Now plot so that x =
the epiweek column. Remember to add y =
the counts column to the aesthetic mapping, and add stat = "identity"
as explained above.
ggplot(data = count_data_weekly)+
geom_histogram(
mapping = aes(
x = epiweek, # x-axis is epiweek (as class Date)
y = n_cases_weekly, # y-axis height in the weekly case counts
group = hospital, # we are grouping the bars and coloring by hospital
fill = hospital),
stat = "identity")+ # this is also required when plotting count data
# labels for x-axis
scale_x_date(
date_breaks = "2 months", # labels every 2 months
date_minor_breaks = "1 month", # gridlines every month
date_labels = '%b\n%Y')+ #labeled by month with year below
# Choose color palette (uses RColorBrewer package)

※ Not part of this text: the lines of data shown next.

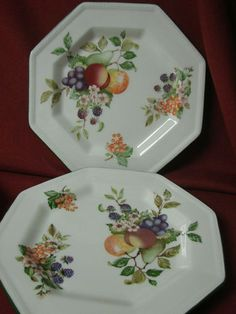 Johnson Brothers China Dinnerware Fresh Fruit - 2 Square salad plate & Vintage Johnson Bros Castle on the Lake pattern Johnson Bros of ...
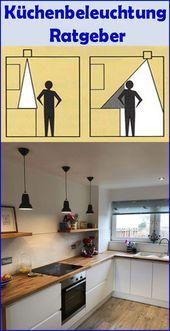 Küchenbeleuchtung Tipps: Die Küche ideal beleuchten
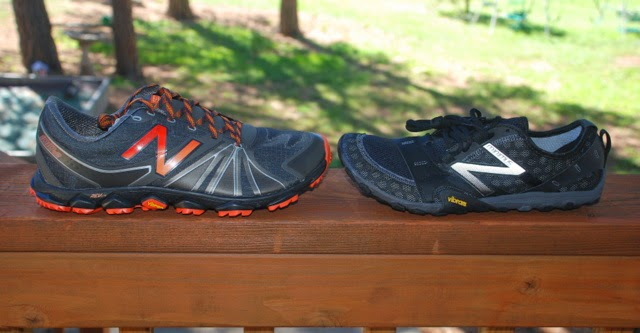 242249e97e Barefoot Inclined: Maximum performance from the Minimus: New Balance ...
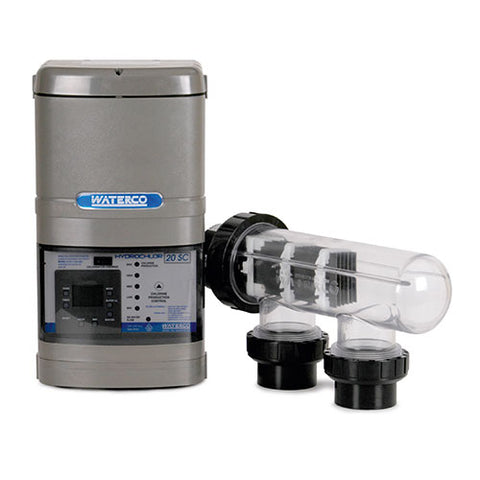 Waterco Hydrochlor Mineral Chlorinator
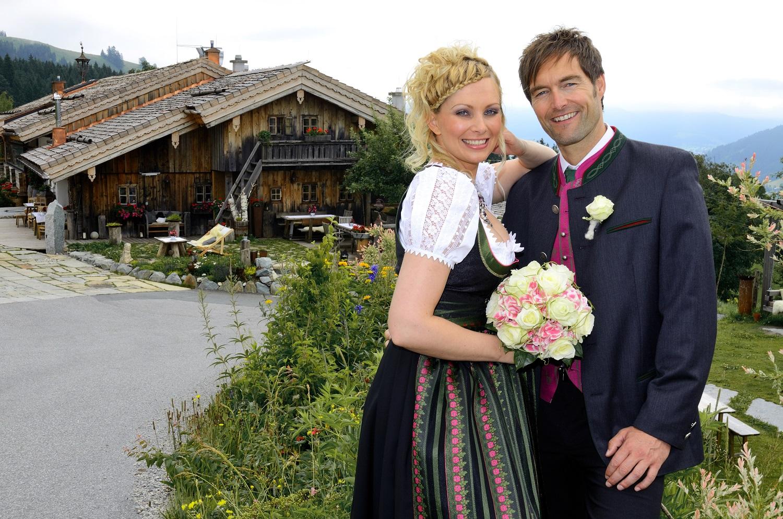 News Alpenpaar.jpg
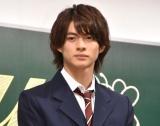 """""""壁ドン""""を練習していた事を明かしたKing & Prince・平野紫耀 (C)ORICON NewS inc."""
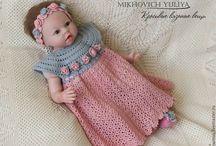 Robe bébé au crochet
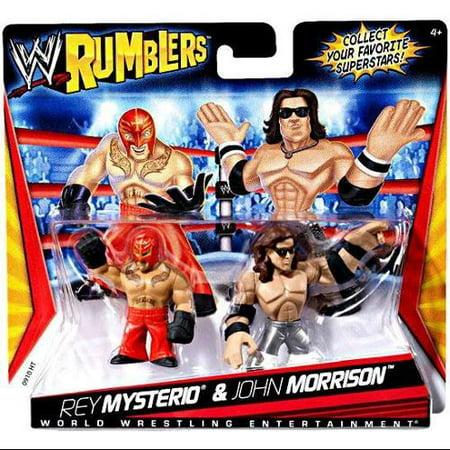 WWE Wrestling Rumblers Series 1 Rey Mysterio & John Morrison Mini Figure - Wwe Wrestling Rey Mysterio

scale_fill_brewer(palette = "Pastel2")+
theme_minimal()+
labs(
x = "Week of onset",
y = "Weekly case incidence",
fill = "Hospital",
title = "Weekly case incidence, from aggregated count data by hospital")
Moving averages
See the page on Moving averages for a detailed description and several options. Below is one option for calculating moving averages with the package slider. In this approach, the moving average is calculated in the dataset prior to plotting:
- Aggregate the data into counts as necessary (daily, weekly, etc.) (see Grouping data page)
- Create a new column to hold the moving average, created with
slide_index()
from slider package
- Plot the moving average as a
geom_line()
on top of (after) the epicurve histogram
See the helpful online vignette for the slider package
# load package
pacman::p_load(slider) # slider used to calculate rolling averages
# make dataset of daily counts and 7-day moving average
#######################################################
ll_counts_7day <- linelist %>% # begin with linelist
## count cases by date
count(date_onset, name = "new_cases") %>% # name new column with counts as "new_cases"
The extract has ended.